Finance Minister Paula Cox

Premier Alex Scott and Finance Minister Paula Cox deserve credit for finally releasing the tax review after it was kept under wraps for at least five years.

But now that it has finally been released, it is not a total surprise that the late Eugene Cox, the former Finance Minister, was keen to keep it secret.

That's because the revisions to the review that Mr. Cox sought when he took office in 1998 flew in the face of the PLP's election promises.

The PLP then promised no tax increases, instead saying it would find savings through eliminating pockets of waste. And after the General Election, then-Premier Ms Smith made a still-unfulfilled promise to appoint a “scissors man” to cut unnecessary spending.

At the same time those promises were being made, Mr. Cox revised the former Government's term of reference that the review look at ways of revising the tax code but retaining taxation at around 18 percent of gross domestic product, instead saying that the cap should be raised to 24 percent.

That may not seem like much, but GDP last year was $3.9 billion, meaning that a tax increase of one percent of GDP would net Government an extra $39 million, two percent would mean $78 million and so on.

The good news is that this in fact has not happened, but Ms Cox said this week that Government would set a cap of 21 percent, and that is still a lot of money by any measure.

The mystery is why Government would want to raise the cap at all. While seeing what proportion of GDP Government expenditure takes is a reasonable measure of public sector prudence, Government's primary aim should be to raise no more money than it has to spend, thus keeping money at work in the economy and in the pockets of those who earned it.

The second reason that keeping the report secret would have spared Mr.

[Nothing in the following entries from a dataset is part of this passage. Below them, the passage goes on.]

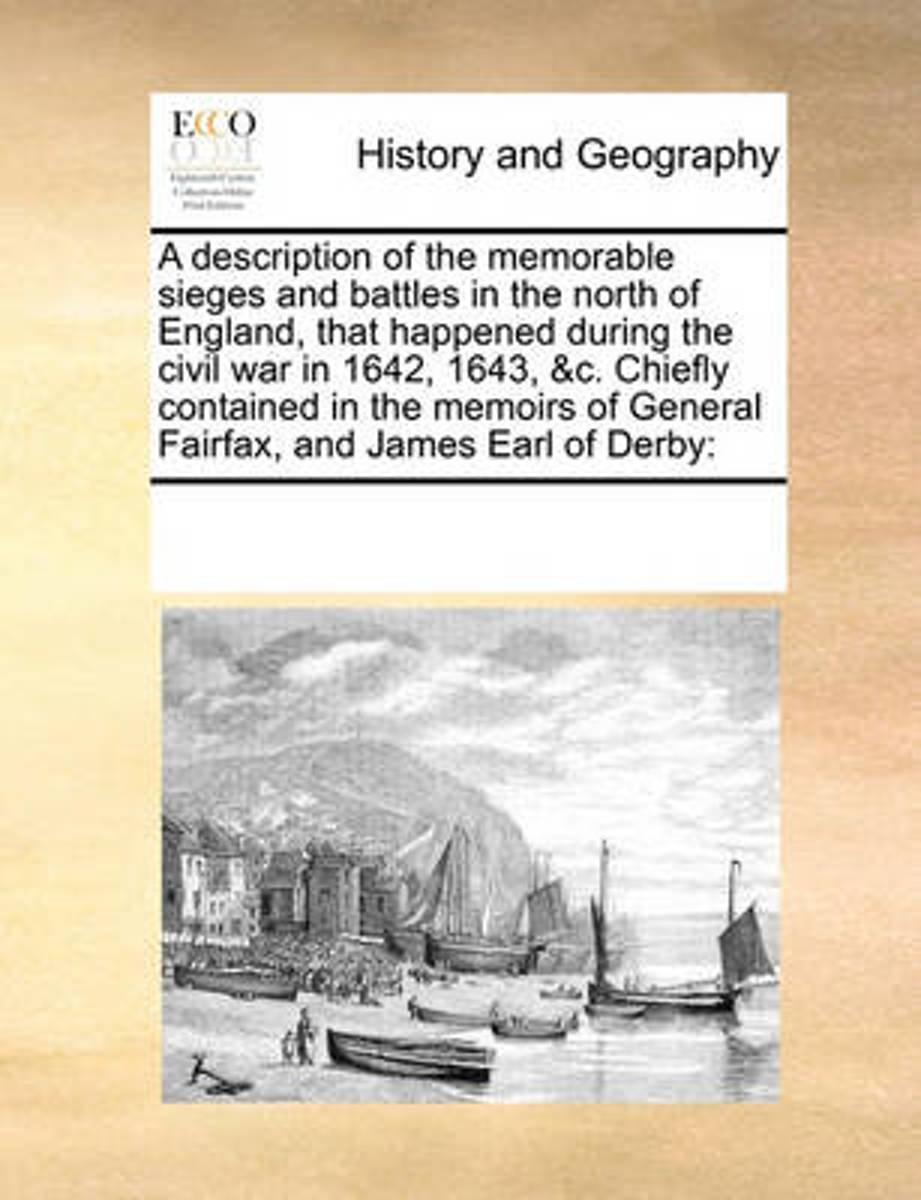 A Description of the Memorable Sieges and Battles in the North of England, That Happened During the Civil War in 1642, 1643, &C. Chiefly Contained in the Memoirs of General Fairfax, and James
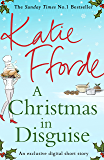 A Christmas in Disguise (A romantic short story perfect for Christmas)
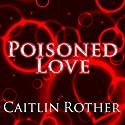 Poisoned Love Audiobook by Caitlin Rother Narrated by Tanya Eby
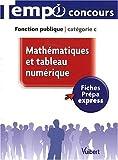 Mathématiques et tableau numérique : Fonction Publique, caétégorie C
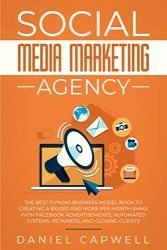 Social Media Marketing Agency: The Best Fu*king Business Model Book to Creating a $10,000 and more per Month SMMA with Facebook Advertisements, Automated Systems, Retainers, and Closing Clients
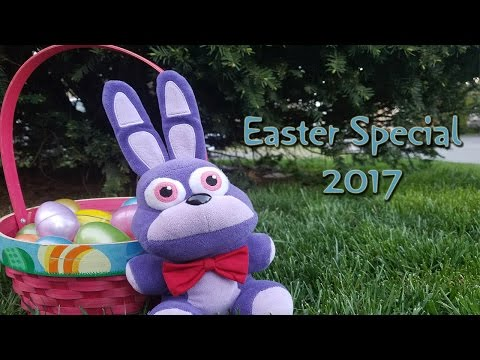 Fnaf Plush - Easter Special!!! (2017)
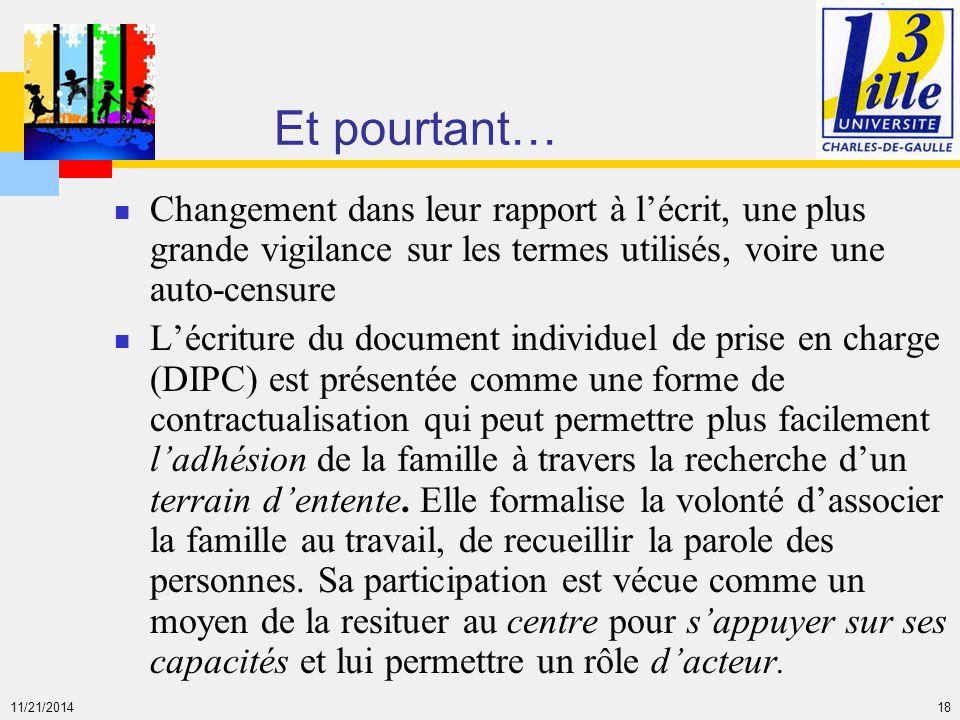 11/21/2014 18 Et pourtant… Changement dans leur rapport à l'écrit, une plus grande vigilance sur les termes utilisés, voire une auto-censure L'écritur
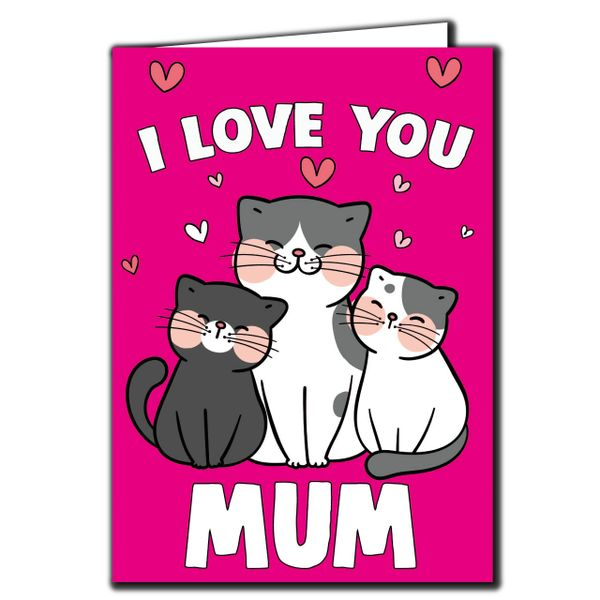I LOVE YOU MUM CAT AND KITTENS - MOTHERS DAY CARD - FOR MUM, STEPMUM M88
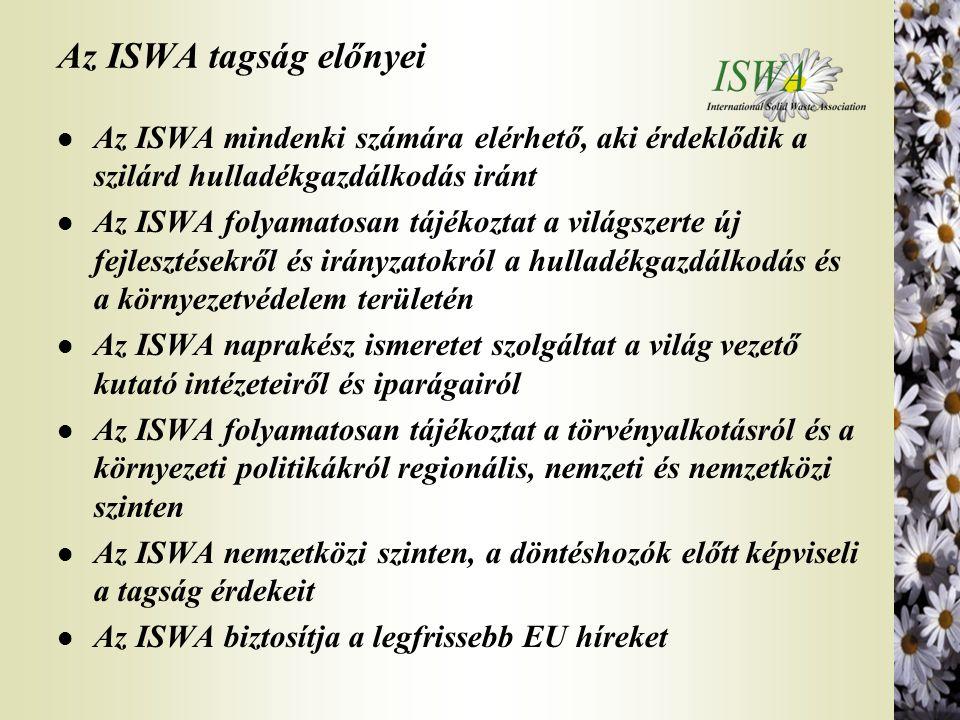 Az ISWA tagság előnyei Az ISWA mindenki számára elérhető, aki érdeklődik a szilárd hulladékgazdálkodás iránt.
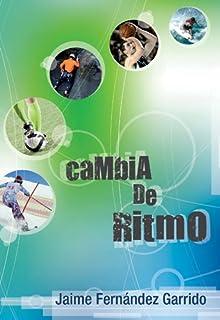 Cambia de ritmo (Spanish Edition)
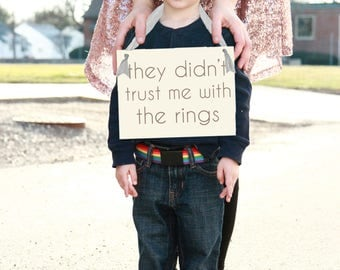 They Didn't Trust Me With The Rings Funny Wedding Sign for Ring Bearer | Young Page Boy Prop 1327 BW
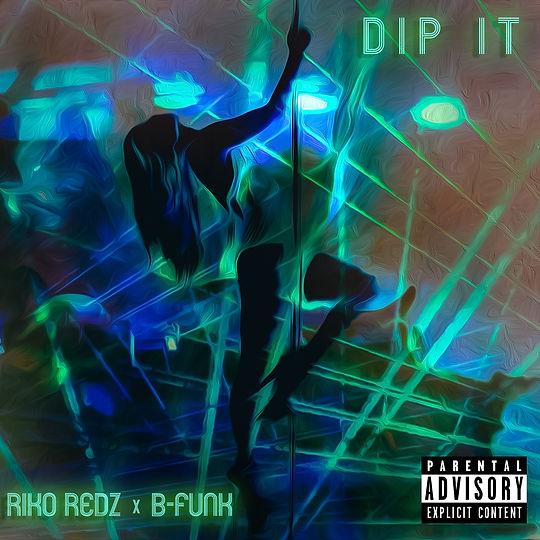 Dip It Feat B-Funk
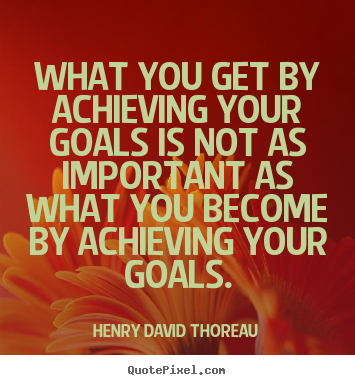 motivational quotes about achieving goals. quotesgram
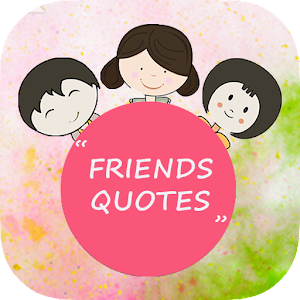 Friends Quotes Wallpapers for Android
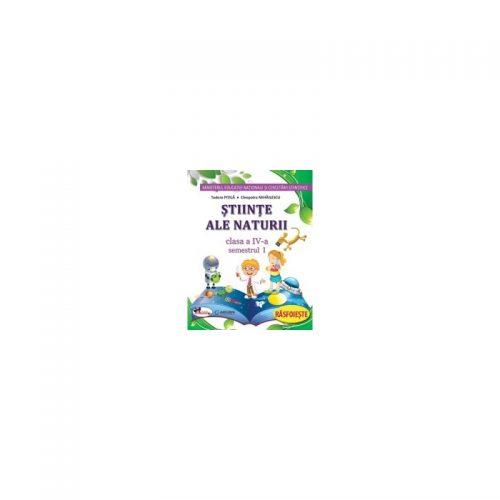 Stiinte ale naturii . Manual pentru clasa a IV-a (sem I+sem II, contine editie digitala) Pitila/Mihailescu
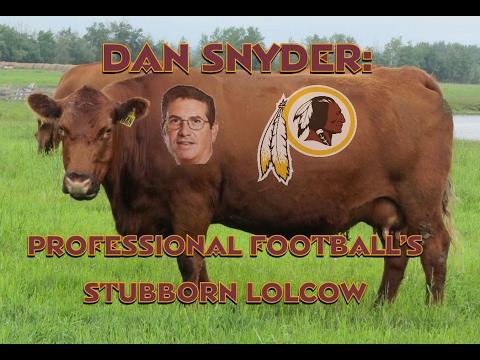 Dan Snyder: Professional Football's Stubborn Lolcow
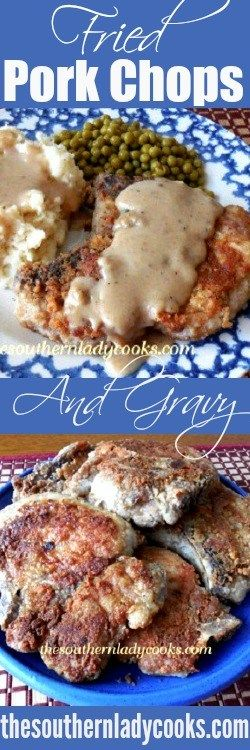 FRIED PORK CHOPS AND GRAVY - The Southern Lady Cooks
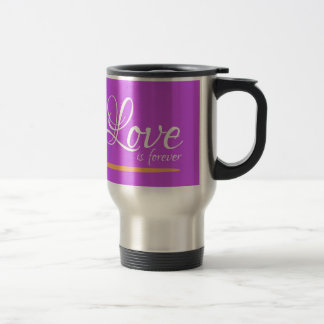 Love is forever travel mug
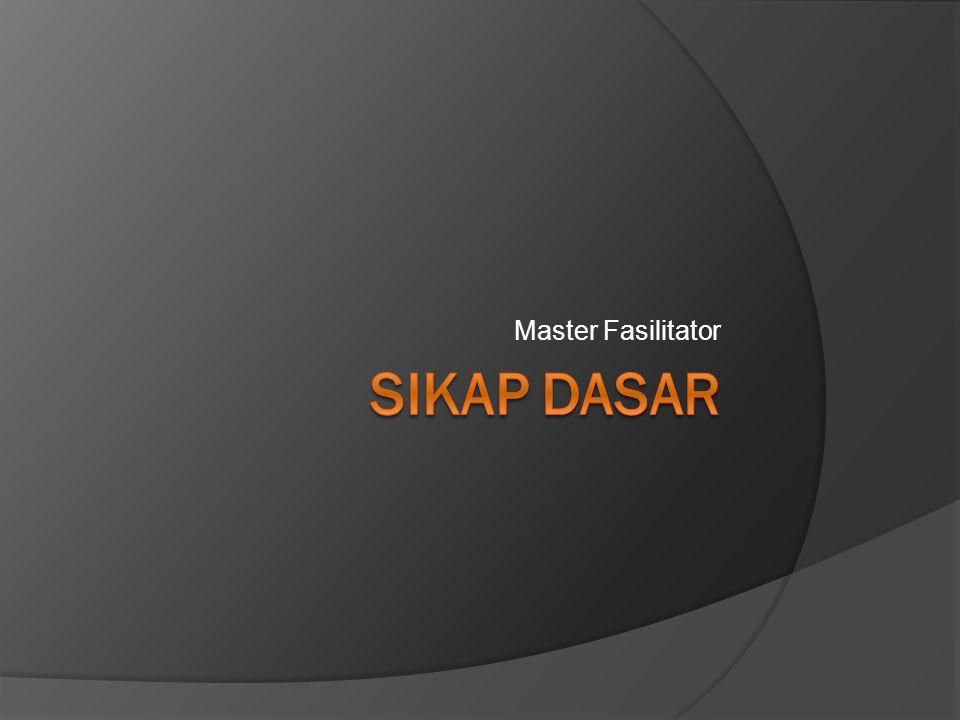 Master Fasilitator SIKAP DASAR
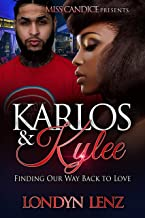Karlos & Kylee: Finding Our Way Back to Love (In Love With A New Orleans Savage Book 4)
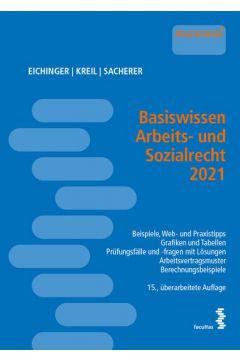 Basiswissen Arbeits- und Sozialrecht 2021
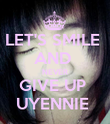 LET'S SMILE  AND  NEVER GIVE UP  UYENNIE  - Personalised Poster large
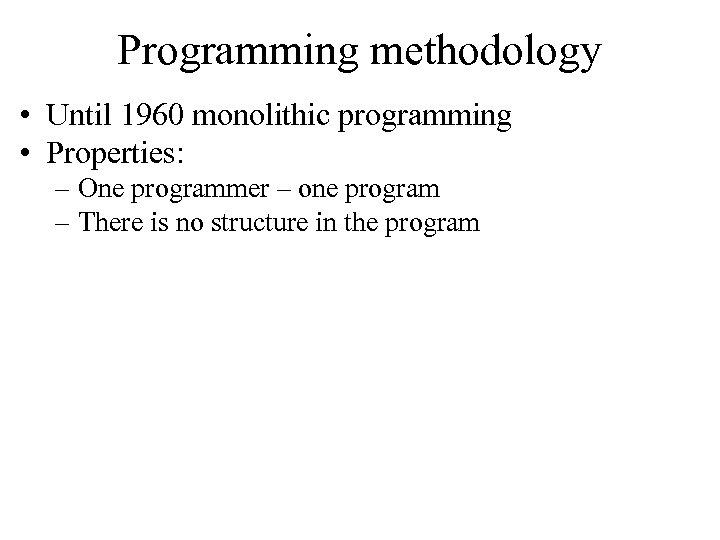 Programming methodology • Until 1960 monolithic programming • Properties: – One programmer – one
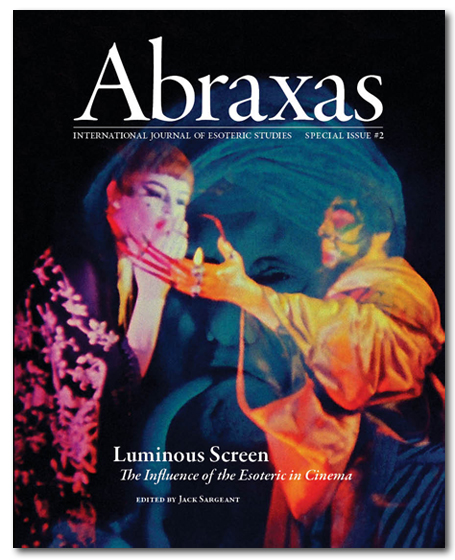 ABRAXAS SPECIAL ISSUE: LUMINOUS SCREEN – Film, the Occult and Possession. Jack Sarjeant.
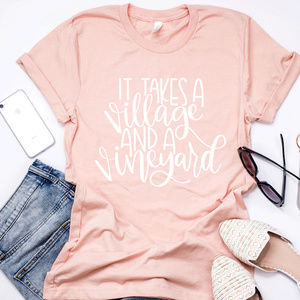 It takes a village and a vineyard - Unisex Tee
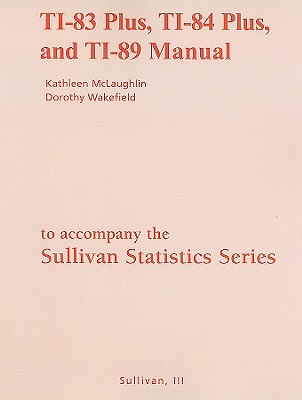 TI-83 Plus, TI-84 Plus, and TI-89 Manual for the Sullivan Statistics Series: Informed Decisions Using Data - Wakefield, Dorothy, and McLaughlin, Kathleen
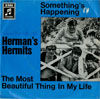Cover: Herman´s Hermits - Herman´s Hermits / Somethings Happening / The Most Beautiful Thing In My Life
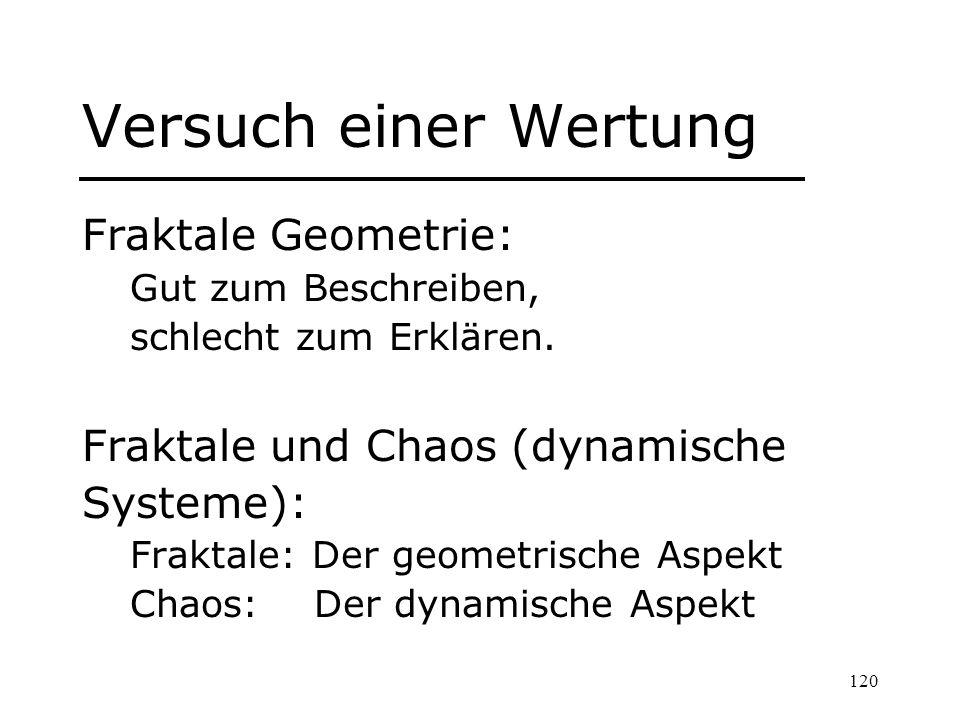 120 Versuch einer Wertung Fraktale Geometrie: Gut zum Beschreiben, schlecht zum Erklären. Fraktale und Chaos (dynamische Systeme): Fraktale: Der geome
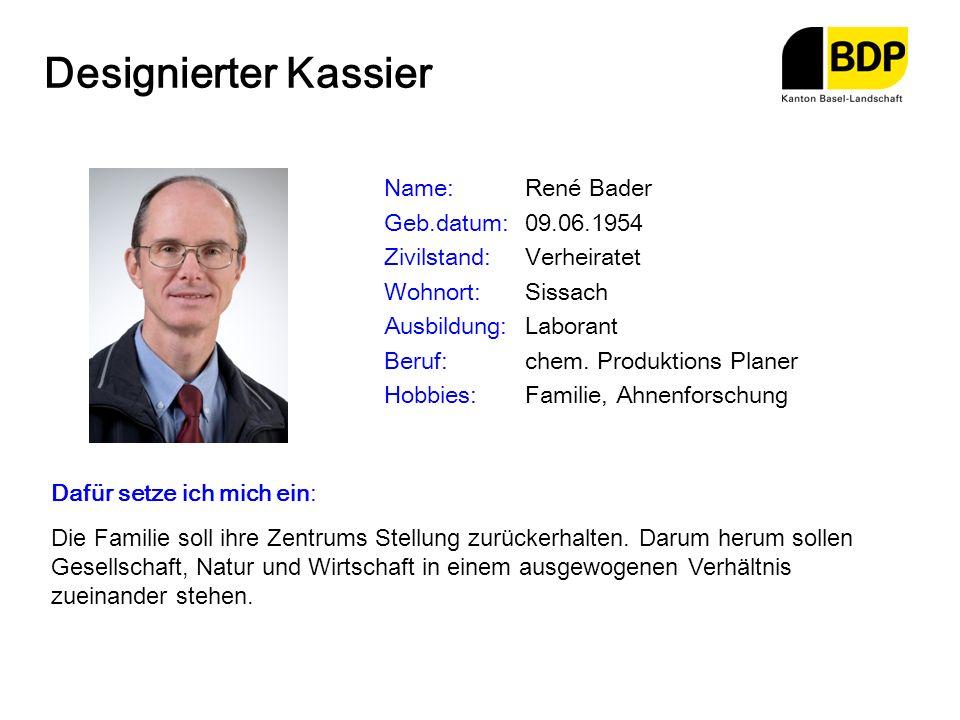 Designierter Kassier Name:René Bader Geb.datum:09.06.1954 Zivilstand:Verheiratet Wohnort:Sissach Ausbildung:Laborant Beruf:chem. Produktions Planer Ho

Cox blushes was the request to look at ways of making payroll tax more progressive. Progressive taxation means, essentially, that the more you earn, the greater proportion of your income goes to taxes.

So a person earning $10,000 might pay a ten percent tax, while a person earning $100,000 might pay a 15 percent tax. Payroll tax, as it stands now, is a flat tax. Apart from those industries that are exempt, everyone pays the same percentage, regardless of whether they earn $10,000 or $100,000.

The argument in favour of progressivity is that people at the bottom of the salary scale are hurt by flat taxes. If you earn $10,000 a year and pay ten percent tax, giving up that $1,000 hurts more than the person giving up $10,000 on earnings of $100,000.

But progressive taxes are usually applied to income tax, where the recipient pays all of the tax, whereas the employer pays the bulk of payroll tax.

And progressive taxes would be a particular disincentive to exempted companies, which are in Bermuda at least in part to reduce their tax burden. Steeply progressive taxes would also be a disincentive to employment in Bermuda, where businesses are already burdened with heavy benefits costs. More importantly, progressive taxes would bring Bermuda one step closer to income tax, which has rightly been a taboo subject in local politics and which the PLP promised not to introduce. Instead, there seems to be at least a temptation to bring about a form of income tax by stealth.

Nonetheless, the tax review does address a more fundamental problem for Bermuda. The Island's tax system was designed to cater to a tourism-dependent economy in which visitors shouldered a relatively high tax burden through Customs duties and the like.

As tourism declined and international business prospered, it was timely for the United Bermuda Party to review the system in order to determine if it was still fair and to ensure that no one sector of the economy was over-burdened.

Indeed, at the time it was argued that international business was not carrying its fair share.

The review largely puts paid to this notion. International companies do in fact pay their share, and taxation is evenly spread through income groups, at least according to the statistics, which are now some seven years out of date.

That's good news, and suggests that Bermuda's tax system continues, on the whole, to serve the Island well. There is probably room for some tinkering and some further reductions in Customs duty.

At the same time, Government's focus should be on reducing overall expenditure, or at least reducing the rate of increase in expenditure, which has been growing faster than the rate of inflation for all too long, rather than on figuring out ways of increasing the tax burden.